::: Selected passage :::

MARGARET WARNER: But let's say you find something, then you couldn't complete this by the end of the year.
REP. BILL McCOLLUM: Obviously, I don't think the American public would want you to complete it by the end of the year, and nor would I, if there was really something there that incriminated the president. Now, I'm not expecting that to be the case necessarily. It's not at all the objective here. The objective is let's put this to rest. I'd much prefer there be nothing in those memos. I don't want to go on further with this. I wish the President weren't engaged in the situation the way he is today with apparent perjury and so forth that we're dealing with in impeachment. But I think we need for the sake of the nation to see if we can put this to rest right now. That would be the best thing. We get the memo. There's nothing there. We put it to rest. Now, as you say, if there's something there, that's a whole 'nother story, but it's not our objective to find something there; it's our objective to put it to rest if we can.

::: Extracted material :::

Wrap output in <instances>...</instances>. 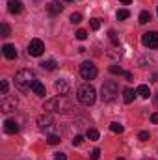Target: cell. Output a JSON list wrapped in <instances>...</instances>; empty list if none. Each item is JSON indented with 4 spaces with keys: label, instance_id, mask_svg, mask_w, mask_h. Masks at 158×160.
<instances>
[{
    "label": "cell",
    "instance_id": "obj_1",
    "mask_svg": "<svg viewBox=\"0 0 158 160\" xmlns=\"http://www.w3.org/2000/svg\"><path fill=\"white\" fill-rule=\"evenodd\" d=\"M36 73L32 71V69H21L17 75H15V86H17V89H21L22 93H28V91H32V86H34V82H36Z\"/></svg>",
    "mask_w": 158,
    "mask_h": 160
},
{
    "label": "cell",
    "instance_id": "obj_2",
    "mask_svg": "<svg viewBox=\"0 0 158 160\" xmlns=\"http://www.w3.org/2000/svg\"><path fill=\"white\" fill-rule=\"evenodd\" d=\"M43 108L48 110V112H56V114H69L71 108H73V104L69 102V99L65 95H58V97L47 101Z\"/></svg>",
    "mask_w": 158,
    "mask_h": 160
},
{
    "label": "cell",
    "instance_id": "obj_3",
    "mask_svg": "<svg viewBox=\"0 0 158 160\" xmlns=\"http://www.w3.org/2000/svg\"><path fill=\"white\" fill-rule=\"evenodd\" d=\"M77 97H78L80 104H84V106H91V104L97 101V91H95V88H93L91 84H84V86H80L78 88Z\"/></svg>",
    "mask_w": 158,
    "mask_h": 160
},
{
    "label": "cell",
    "instance_id": "obj_4",
    "mask_svg": "<svg viewBox=\"0 0 158 160\" xmlns=\"http://www.w3.org/2000/svg\"><path fill=\"white\" fill-rule=\"evenodd\" d=\"M117 91H119L117 82H116V80H108V82H104L102 88H101V99H102L104 102H112V101L117 97Z\"/></svg>",
    "mask_w": 158,
    "mask_h": 160
},
{
    "label": "cell",
    "instance_id": "obj_5",
    "mask_svg": "<svg viewBox=\"0 0 158 160\" xmlns=\"http://www.w3.org/2000/svg\"><path fill=\"white\" fill-rule=\"evenodd\" d=\"M80 75H82V78L84 80H93L97 75H99V71H97L95 63H91V62H84V63L80 65Z\"/></svg>",
    "mask_w": 158,
    "mask_h": 160
},
{
    "label": "cell",
    "instance_id": "obj_6",
    "mask_svg": "<svg viewBox=\"0 0 158 160\" xmlns=\"http://www.w3.org/2000/svg\"><path fill=\"white\" fill-rule=\"evenodd\" d=\"M17 99L15 97H9V95H4L2 97V101H0V110L4 112V114H9V112H15V108H17Z\"/></svg>",
    "mask_w": 158,
    "mask_h": 160
},
{
    "label": "cell",
    "instance_id": "obj_7",
    "mask_svg": "<svg viewBox=\"0 0 158 160\" xmlns=\"http://www.w3.org/2000/svg\"><path fill=\"white\" fill-rule=\"evenodd\" d=\"M141 43L147 47V48H158V32H145L141 36Z\"/></svg>",
    "mask_w": 158,
    "mask_h": 160
},
{
    "label": "cell",
    "instance_id": "obj_8",
    "mask_svg": "<svg viewBox=\"0 0 158 160\" xmlns=\"http://www.w3.org/2000/svg\"><path fill=\"white\" fill-rule=\"evenodd\" d=\"M37 125H39L41 132H47V134H48V132L54 128V119H52V116L45 114V116H41L39 119H37Z\"/></svg>",
    "mask_w": 158,
    "mask_h": 160
},
{
    "label": "cell",
    "instance_id": "obj_9",
    "mask_svg": "<svg viewBox=\"0 0 158 160\" xmlns=\"http://www.w3.org/2000/svg\"><path fill=\"white\" fill-rule=\"evenodd\" d=\"M45 50V43L41 39H32L30 45H28V54L30 56H41Z\"/></svg>",
    "mask_w": 158,
    "mask_h": 160
},
{
    "label": "cell",
    "instance_id": "obj_10",
    "mask_svg": "<svg viewBox=\"0 0 158 160\" xmlns=\"http://www.w3.org/2000/svg\"><path fill=\"white\" fill-rule=\"evenodd\" d=\"M54 88H56V93H58V95H67V93L71 91V86H69V82H67V80H63V78L56 80Z\"/></svg>",
    "mask_w": 158,
    "mask_h": 160
},
{
    "label": "cell",
    "instance_id": "obj_11",
    "mask_svg": "<svg viewBox=\"0 0 158 160\" xmlns=\"http://www.w3.org/2000/svg\"><path fill=\"white\" fill-rule=\"evenodd\" d=\"M4 132L6 134H17L19 132V123L15 119H6L4 121Z\"/></svg>",
    "mask_w": 158,
    "mask_h": 160
},
{
    "label": "cell",
    "instance_id": "obj_12",
    "mask_svg": "<svg viewBox=\"0 0 158 160\" xmlns=\"http://www.w3.org/2000/svg\"><path fill=\"white\" fill-rule=\"evenodd\" d=\"M2 52H4V56H6L7 60H15V58H17V48H15V45L6 43V45L2 47Z\"/></svg>",
    "mask_w": 158,
    "mask_h": 160
},
{
    "label": "cell",
    "instance_id": "obj_13",
    "mask_svg": "<svg viewBox=\"0 0 158 160\" xmlns=\"http://www.w3.org/2000/svg\"><path fill=\"white\" fill-rule=\"evenodd\" d=\"M7 11L13 13V15H19L22 11V2L21 0H9L7 2Z\"/></svg>",
    "mask_w": 158,
    "mask_h": 160
},
{
    "label": "cell",
    "instance_id": "obj_14",
    "mask_svg": "<svg viewBox=\"0 0 158 160\" xmlns=\"http://www.w3.org/2000/svg\"><path fill=\"white\" fill-rule=\"evenodd\" d=\"M62 9H63V6H62L58 0H50L48 6H47V11H48L50 15H58V13H62Z\"/></svg>",
    "mask_w": 158,
    "mask_h": 160
},
{
    "label": "cell",
    "instance_id": "obj_15",
    "mask_svg": "<svg viewBox=\"0 0 158 160\" xmlns=\"http://www.w3.org/2000/svg\"><path fill=\"white\" fill-rule=\"evenodd\" d=\"M32 91H34L36 95H39V97H45V95H47L45 84H43L41 80H36V82H34V86H32Z\"/></svg>",
    "mask_w": 158,
    "mask_h": 160
},
{
    "label": "cell",
    "instance_id": "obj_16",
    "mask_svg": "<svg viewBox=\"0 0 158 160\" xmlns=\"http://www.w3.org/2000/svg\"><path fill=\"white\" fill-rule=\"evenodd\" d=\"M136 93L141 97V99H149V95H151V89H149V86H145V84H141V86H138V89H136Z\"/></svg>",
    "mask_w": 158,
    "mask_h": 160
},
{
    "label": "cell",
    "instance_id": "obj_17",
    "mask_svg": "<svg viewBox=\"0 0 158 160\" xmlns=\"http://www.w3.org/2000/svg\"><path fill=\"white\" fill-rule=\"evenodd\" d=\"M136 95H138V93H136L134 89H130V88H128V89H125V91H123V101H125L126 104H130V102L134 101V97H136Z\"/></svg>",
    "mask_w": 158,
    "mask_h": 160
},
{
    "label": "cell",
    "instance_id": "obj_18",
    "mask_svg": "<svg viewBox=\"0 0 158 160\" xmlns=\"http://www.w3.org/2000/svg\"><path fill=\"white\" fill-rule=\"evenodd\" d=\"M39 65H41V69H45V71H54L56 69V62L54 60H45V62H41Z\"/></svg>",
    "mask_w": 158,
    "mask_h": 160
},
{
    "label": "cell",
    "instance_id": "obj_19",
    "mask_svg": "<svg viewBox=\"0 0 158 160\" xmlns=\"http://www.w3.org/2000/svg\"><path fill=\"white\" fill-rule=\"evenodd\" d=\"M86 136H87V140L95 142V140H99V130H97V128H87Z\"/></svg>",
    "mask_w": 158,
    "mask_h": 160
},
{
    "label": "cell",
    "instance_id": "obj_20",
    "mask_svg": "<svg viewBox=\"0 0 158 160\" xmlns=\"http://www.w3.org/2000/svg\"><path fill=\"white\" fill-rule=\"evenodd\" d=\"M110 130H112V132H116V134H121L125 128H123V125H121V123L114 121V123H110Z\"/></svg>",
    "mask_w": 158,
    "mask_h": 160
},
{
    "label": "cell",
    "instance_id": "obj_21",
    "mask_svg": "<svg viewBox=\"0 0 158 160\" xmlns=\"http://www.w3.org/2000/svg\"><path fill=\"white\" fill-rule=\"evenodd\" d=\"M47 142H48L50 145H58V143L62 142V138H60L58 134H48V138H47Z\"/></svg>",
    "mask_w": 158,
    "mask_h": 160
},
{
    "label": "cell",
    "instance_id": "obj_22",
    "mask_svg": "<svg viewBox=\"0 0 158 160\" xmlns=\"http://www.w3.org/2000/svg\"><path fill=\"white\" fill-rule=\"evenodd\" d=\"M149 21H151V13H149V11H141V13H140V22H141V24H147Z\"/></svg>",
    "mask_w": 158,
    "mask_h": 160
},
{
    "label": "cell",
    "instance_id": "obj_23",
    "mask_svg": "<svg viewBox=\"0 0 158 160\" xmlns=\"http://www.w3.org/2000/svg\"><path fill=\"white\" fill-rule=\"evenodd\" d=\"M7 89H9L7 80H0V95H7Z\"/></svg>",
    "mask_w": 158,
    "mask_h": 160
},
{
    "label": "cell",
    "instance_id": "obj_24",
    "mask_svg": "<svg viewBox=\"0 0 158 160\" xmlns=\"http://www.w3.org/2000/svg\"><path fill=\"white\" fill-rule=\"evenodd\" d=\"M116 17H117V21H125V19H128V17H130V13H128L126 9H119Z\"/></svg>",
    "mask_w": 158,
    "mask_h": 160
},
{
    "label": "cell",
    "instance_id": "obj_25",
    "mask_svg": "<svg viewBox=\"0 0 158 160\" xmlns=\"http://www.w3.org/2000/svg\"><path fill=\"white\" fill-rule=\"evenodd\" d=\"M110 73H114V75H125V71L121 69V65H110Z\"/></svg>",
    "mask_w": 158,
    "mask_h": 160
},
{
    "label": "cell",
    "instance_id": "obj_26",
    "mask_svg": "<svg viewBox=\"0 0 158 160\" xmlns=\"http://www.w3.org/2000/svg\"><path fill=\"white\" fill-rule=\"evenodd\" d=\"M0 32H2V38H7V36H9V26H7L6 22H2V24H0Z\"/></svg>",
    "mask_w": 158,
    "mask_h": 160
},
{
    "label": "cell",
    "instance_id": "obj_27",
    "mask_svg": "<svg viewBox=\"0 0 158 160\" xmlns=\"http://www.w3.org/2000/svg\"><path fill=\"white\" fill-rule=\"evenodd\" d=\"M99 157H101V149H97V147H95V149L89 153V158H91V160H99Z\"/></svg>",
    "mask_w": 158,
    "mask_h": 160
},
{
    "label": "cell",
    "instance_id": "obj_28",
    "mask_svg": "<svg viewBox=\"0 0 158 160\" xmlns=\"http://www.w3.org/2000/svg\"><path fill=\"white\" fill-rule=\"evenodd\" d=\"M71 22H73V24L82 22V15H80V13H73V15H71Z\"/></svg>",
    "mask_w": 158,
    "mask_h": 160
},
{
    "label": "cell",
    "instance_id": "obj_29",
    "mask_svg": "<svg viewBox=\"0 0 158 160\" xmlns=\"http://www.w3.org/2000/svg\"><path fill=\"white\" fill-rule=\"evenodd\" d=\"M89 24H91V28H93V30H99V28H101V19H91V21H89Z\"/></svg>",
    "mask_w": 158,
    "mask_h": 160
},
{
    "label": "cell",
    "instance_id": "obj_30",
    "mask_svg": "<svg viewBox=\"0 0 158 160\" xmlns=\"http://www.w3.org/2000/svg\"><path fill=\"white\" fill-rule=\"evenodd\" d=\"M108 36H110V41H112L114 45H119V41H117V34H116L114 30H110V32H108Z\"/></svg>",
    "mask_w": 158,
    "mask_h": 160
},
{
    "label": "cell",
    "instance_id": "obj_31",
    "mask_svg": "<svg viewBox=\"0 0 158 160\" xmlns=\"http://www.w3.org/2000/svg\"><path fill=\"white\" fill-rule=\"evenodd\" d=\"M86 38H87V32H86V30H78V32H77V39L84 41Z\"/></svg>",
    "mask_w": 158,
    "mask_h": 160
},
{
    "label": "cell",
    "instance_id": "obj_32",
    "mask_svg": "<svg viewBox=\"0 0 158 160\" xmlns=\"http://www.w3.org/2000/svg\"><path fill=\"white\" fill-rule=\"evenodd\" d=\"M82 142H84V136H75V140H73V145H77V147H78V145H82Z\"/></svg>",
    "mask_w": 158,
    "mask_h": 160
},
{
    "label": "cell",
    "instance_id": "obj_33",
    "mask_svg": "<svg viewBox=\"0 0 158 160\" xmlns=\"http://www.w3.org/2000/svg\"><path fill=\"white\" fill-rule=\"evenodd\" d=\"M138 138H140L141 142H145V140H149V132H147V130H143V132H140V134H138Z\"/></svg>",
    "mask_w": 158,
    "mask_h": 160
},
{
    "label": "cell",
    "instance_id": "obj_34",
    "mask_svg": "<svg viewBox=\"0 0 158 160\" xmlns=\"http://www.w3.org/2000/svg\"><path fill=\"white\" fill-rule=\"evenodd\" d=\"M54 160H67V157H65V153H58V155L54 157Z\"/></svg>",
    "mask_w": 158,
    "mask_h": 160
},
{
    "label": "cell",
    "instance_id": "obj_35",
    "mask_svg": "<svg viewBox=\"0 0 158 160\" xmlns=\"http://www.w3.org/2000/svg\"><path fill=\"white\" fill-rule=\"evenodd\" d=\"M151 121H153V123H158V114H153V116H151Z\"/></svg>",
    "mask_w": 158,
    "mask_h": 160
},
{
    "label": "cell",
    "instance_id": "obj_36",
    "mask_svg": "<svg viewBox=\"0 0 158 160\" xmlns=\"http://www.w3.org/2000/svg\"><path fill=\"white\" fill-rule=\"evenodd\" d=\"M125 78H126V80H132V73H125Z\"/></svg>",
    "mask_w": 158,
    "mask_h": 160
},
{
    "label": "cell",
    "instance_id": "obj_37",
    "mask_svg": "<svg viewBox=\"0 0 158 160\" xmlns=\"http://www.w3.org/2000/svg\"><path fill=\"white\" fill-rule=\"evenodd\" d=\"M119 2H123V4H130L132 0H119Z\"/></svg>",
    "mask_w": 158,
    "mask_h": 160
},
{
    "label": "cell",
    "instance_id": "obj_38",
    "mask_svg": "<svg viewBox=\"0 0 158 160\" xmlns=\"http://www.w3.org/2000/svg\"><path fill=\"white\" fill-rule=\"evenodd\" d=\"M155 104H156V106H158V93H156V95H155Z\"/></svg>",
    "mask_w": 158,
    "mask_h": 160
},
{
    "label": "cell",
    "instance_id": "obj_39",
    "mask_svg": "<svg viewBox=\"0 0 158 160\" xmlns=\"http://www.w3.org/2000/svg\"><path fill=\"white\" fill-rule=\"evenodd\" d=\"M153 82H158V73L155 75V77H153Z\"/></svg>",
    "mask_w": 158,
    "mask_h": 160
},
{
    "label": "cell",
    "instance_id": "obj_40",
    "mask_svg": "<svg viewBox=\"0 0 158 160\" xmlns=\"http://www.w3.org/2000/svg\"><path fill=\"white\" fill-rule=\"evenodd\" d=\"M145 160H153V158H145Z\"/></svg>",
    "mask_w": 158,
    "mask_h": 160
},
{
    "label": "cell",
    "instance_id": "obj_41",
    "mask_svg": "<svg viewBox=\"0 0 158 160\" xmlns=\"http://www.w3.org/2000/svg\"><path fill=\"white\" fill-rule=\"evenodd\" d=\"M65 2H71V0H65Z\"/></svg>",
    "mask_w": 158,
    "mask_h": 160
},
{
    "label": "cell",
    "instance_id": "obj_42",
    "mask_svg": "<svg viewBox=\"0 0 158 160\" xmlns=\"http://www.w3.org/2000/svg\"><path fill=\"white\" fill-rule=\"evenodd\" d=\"M119 160H125V158H119Z\"/></svg>",
    "mask_w": 158,
    "mask_h": 160
}]
</instances>
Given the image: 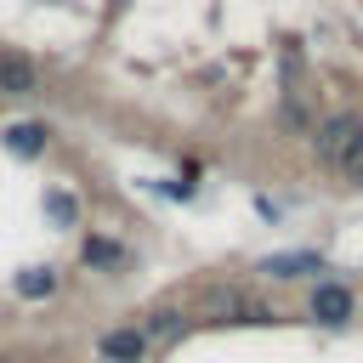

:::

» Tasks to carry out:
a – Do these statements agree with the interview transcript? (i) McCollum says the aim of the inquiry is to find something incriminating. (ii) McCollum would prefer that the memos contain nothing. (iii) McCollum believes the American public would want the work finished by the end of the year even if something incriminating turned up.
b – Write the next part of the interview transcript, starting after its last sentence.

» Answers for the tasks:
a –
(i) No: "It's not at all the objective here."
(ii) Yes: "I'd much prefer there be nothing in those memos."
(iii) No: "Obviously, I don't think the American public would want you to complete it by the end of the year"

b –
MARGARET WARNER: Could this, in fact, put this to rest, I mean, this whole issue of whether the attorney general has acted properly in not appointing independent counsels and so on?
REP. THOMAS BARRETT: Again, there's a separate committee that's been investigating this. If they want to take action, they can take action. But what it is - it's - again, it's an attempt to bring in another matter to make it look like we have something on the president. I know of nothing in this memorandum that implicates the president. There's criticism, I believe, of the Justice Department, but I know of nothing in this memorandum that implicates the president.
MARGARET WARNER: Last -- final question for the two of you - if you go ahead, if the committee has its vote next week - as is expected - if nothing else turns up - will you be considering anything other than impeachment up or down? Is there a middle ground?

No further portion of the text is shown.